Making a pitch for new business, Credit Suisse First Boston told a prospective client it would conduct more forgiving research than competitors, according to documents being gathered to support a possible criminal case against the Wall Street firm.
The documents, gathered by Massachusetts securities regulators, appear to show the company deciding to resume research coverage of a technology company once it had paid investment banking fees.
In an e-mail from March 2001, Frank Quattrone, a high-profile CSFB investment banker, was told by a colleague that Research in Motion, the company that makes the BlackBerry wireless e-mail device, should return to “most favored nation status” now that the company “paid us the extra $1.8 (million) we asked for.”
The documents, obtained by The Associated Press, are part of an investigation by Massachusetts Secretary of State William Galvin, the state’s top securities regulator.
They offer the latest look into the once-common Wall Street practice in which financial firms offered research coverage of a company’s stock in exchange for its investment banking business.
Last month, Galvin’s office gave evidence involving CSFB to New York Attorney General Eliot Spitzer, saying the company may have broken the law. Spitzer’s office has not decided whether to pursue criminal charges.
Galvin did not immediately return a phone message Monday. In published reports, he called the documents “a smoking gun” and said they indicate possible criminal activity.
CSFB spokeswoman Victoria Harmon declined to comment directly on the e-mails but said: “We welcome the participation of Mr.

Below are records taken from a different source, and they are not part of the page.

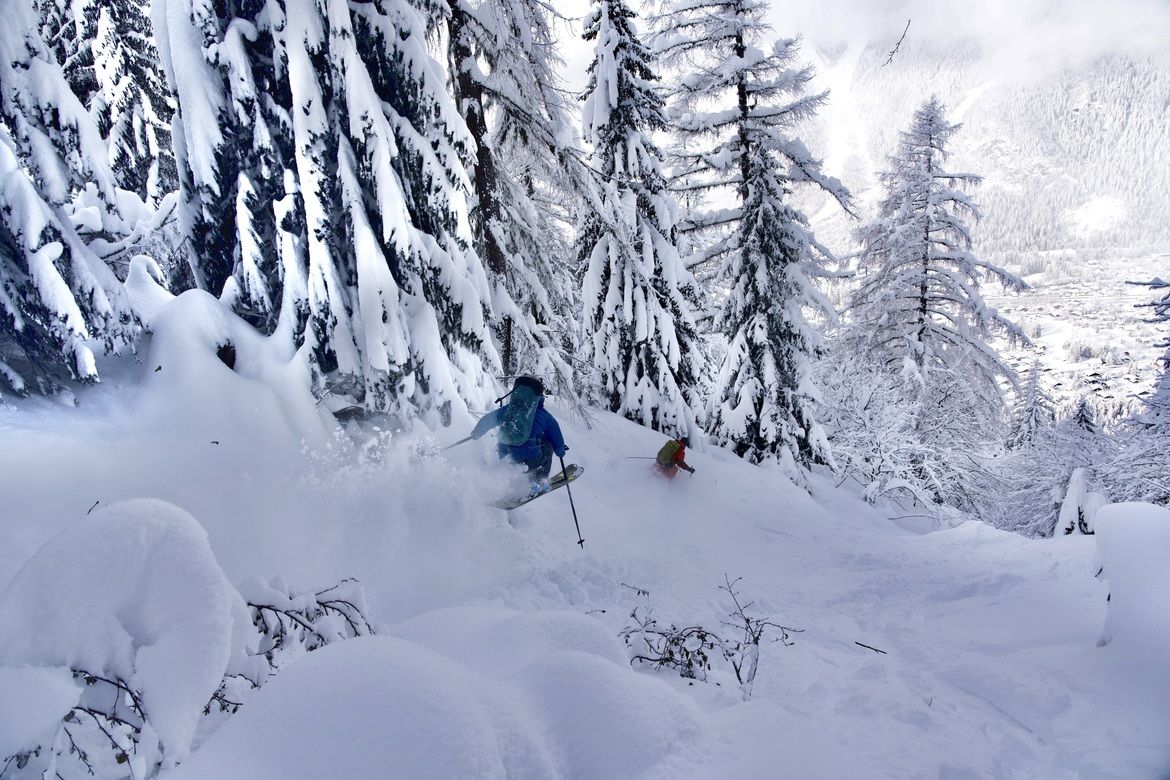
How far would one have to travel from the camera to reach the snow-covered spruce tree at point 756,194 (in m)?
12.1

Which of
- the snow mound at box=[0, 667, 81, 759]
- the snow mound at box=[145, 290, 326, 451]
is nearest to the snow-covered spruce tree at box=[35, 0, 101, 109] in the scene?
the snow mound at box=[145, 290, 326, 451]

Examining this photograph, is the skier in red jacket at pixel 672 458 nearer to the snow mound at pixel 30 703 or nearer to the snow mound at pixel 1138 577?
the snow mound at pixel 1138 577

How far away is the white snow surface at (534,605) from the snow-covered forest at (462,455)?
0.08ft

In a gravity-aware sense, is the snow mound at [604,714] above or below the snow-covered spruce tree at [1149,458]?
above

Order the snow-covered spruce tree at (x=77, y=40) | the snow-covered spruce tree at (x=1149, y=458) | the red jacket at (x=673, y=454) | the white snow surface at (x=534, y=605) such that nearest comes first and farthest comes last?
the white snow surface at (x=534, y=605)
the red jacket at (x=673, y=454)
the snow-covered spruce tree at (x=77, y=40)
the snow-covered spruce tree at (x=1149, y=458)

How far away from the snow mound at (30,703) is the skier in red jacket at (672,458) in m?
8.79

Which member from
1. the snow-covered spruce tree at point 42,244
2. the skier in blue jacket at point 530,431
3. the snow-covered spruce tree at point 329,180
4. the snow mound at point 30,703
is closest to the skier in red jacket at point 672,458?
the skier in blue jacket at point 530,431

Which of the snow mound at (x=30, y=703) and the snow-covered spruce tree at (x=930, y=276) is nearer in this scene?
the snow mound at (x=30, y=703)

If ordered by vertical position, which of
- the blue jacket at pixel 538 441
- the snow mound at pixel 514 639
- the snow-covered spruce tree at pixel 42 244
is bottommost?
the blue jacket at pixel 538 441

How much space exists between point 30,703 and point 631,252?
10929 mm

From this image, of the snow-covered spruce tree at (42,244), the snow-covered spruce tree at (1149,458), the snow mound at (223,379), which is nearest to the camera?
the snow-covered spruce tree at (42,244)

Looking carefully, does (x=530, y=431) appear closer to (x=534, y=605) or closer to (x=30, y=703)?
(x=534, y=605)

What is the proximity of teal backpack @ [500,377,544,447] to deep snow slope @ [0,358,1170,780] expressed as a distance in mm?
631

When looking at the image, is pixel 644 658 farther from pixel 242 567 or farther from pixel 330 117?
pixel 330 117
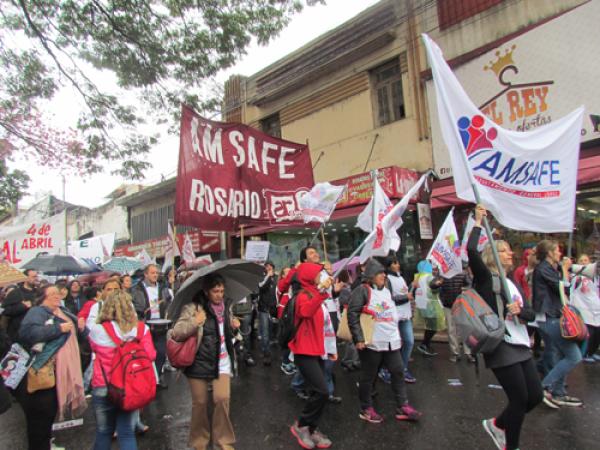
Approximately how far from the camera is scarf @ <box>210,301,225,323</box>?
394 cm

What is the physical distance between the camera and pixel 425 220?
11.2 m

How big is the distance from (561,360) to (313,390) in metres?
2.91

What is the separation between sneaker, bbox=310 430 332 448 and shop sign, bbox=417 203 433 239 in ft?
24.8

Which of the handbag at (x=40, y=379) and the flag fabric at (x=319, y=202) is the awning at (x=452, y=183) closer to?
the flag fabric at (x=319, y=202)

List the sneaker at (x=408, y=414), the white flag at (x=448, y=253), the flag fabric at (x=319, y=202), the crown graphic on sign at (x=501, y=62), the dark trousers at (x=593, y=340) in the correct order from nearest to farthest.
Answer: the sneaker at (x=408, y=414), the white flag at (x=448, y=253), the dark trousers at (x=593, y=340), the flag fabric at (x=319, y=202), the crown graphic on sign at (x=501, y=62)

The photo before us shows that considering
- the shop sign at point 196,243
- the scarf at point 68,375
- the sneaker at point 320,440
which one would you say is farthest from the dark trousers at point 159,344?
the shop sign at point 196,243

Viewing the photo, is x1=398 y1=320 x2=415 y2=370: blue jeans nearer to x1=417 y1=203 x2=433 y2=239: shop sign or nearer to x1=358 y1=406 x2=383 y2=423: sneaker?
x1=358 y1=406 x2=383 y2=423: sneaker

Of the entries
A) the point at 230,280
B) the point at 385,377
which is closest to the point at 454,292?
the point at 385,377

Galvin in a new coalition of state and federal regulators who are trying to move these issues forward towards constructive resolution to restore investor confidence. We are very confident that after learning the facts the New York attorney general will determine that a criminal proceeding is not warranted against the firm nor any of its employees.”
Harmon said the company has made systematic changes in its practices in recent years.
In the e-mail about RIM, CSFB investment banker Chris Legg wrote to Quattrone and others that “Now that the fee issue is behind us, I would ask that we return them to ‘most favored nation’ status.”
Legg, no longer with the company, wrote, “I do believe if there were a significant M&A trade, they would use us” and said he had told the company CSFB would resume coverage.
The documents also include a July 1999 CSFB presentation for new clients that indicated with charts that the company was more forgiving than competitors in the research ratings it assigned to clients’ stocks.
Also on Monday, CNBC, citing unidentified sources close to the firm, said CSFB was expecting to announce job cuts totaling 20 percent of its work force. Quattrone’s technology investment banking division could face 40 percent cuts, the network said. Harmon, the CSFB spokeswoman, declined to comment.